- [What needs to be done] Copy the passage of the workplace safety post below that starts at "Posted on 10/16/2017" and ends at "2017 (see #9).", swapping "violations" for "citations" every time it appears.

- [Source extract]
★ ★ ★ ★ ★

Posted on 10/16/2017 by Roger Marks

The Occupational Health and Safety Administration (OSHA) recently shared a preliminary list of the top 10 most commonly cited OSHA work safety standards in 2017. Every year, this Top 10 list gives us some clarity on OSHA inspection and enforcement priorities, as well as options for improving safety at our facilities.


#1 Fall Protection—General Requirements
[29 CFR 1926.501]

6,072 violations 

Fall protection, the perennial chart-topper among OSHA’s most common violations, is a leading cause of workplace injuries and fatalities in both the construction and general industry sectors. While violations of general fall protection requirements top this list every year, fall protection training requirements made the list for the first time in 2017 (see #9).

★ ★ ★ ★ ★

- [Given data]
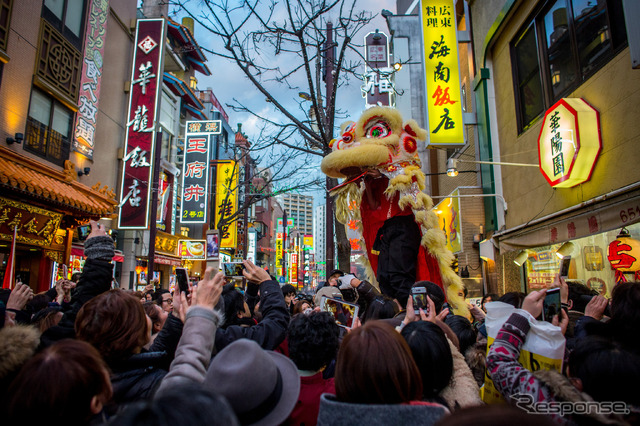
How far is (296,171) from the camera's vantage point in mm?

★ ★ ★ ★ ★

- [Exercise output]
Posted on 10/16/2017 by Roger Marks

The Occupational Health and Safety Administration (OSHA) recently shared a preliminary list of the top 10 most commonly cited OSHA work safety standards in 2017. Every year, this Top 10 list gives us some clarity on OSHA inspection and enforcement priorities, as well as options for improving safety at our facilities.


#1 Fall Protection—General Requirements
[29 CFR 1926.501]

6,072 citations 

Fall protection, the perennial chart-topper among OSHA’s most common citations, is a leading cause of workplace injuries and fatalities in both the construction and general industry sectors. While citations of general fall protection requirements top this list every year, fall protection training requirements made the list for the first time in 2017 (see #9).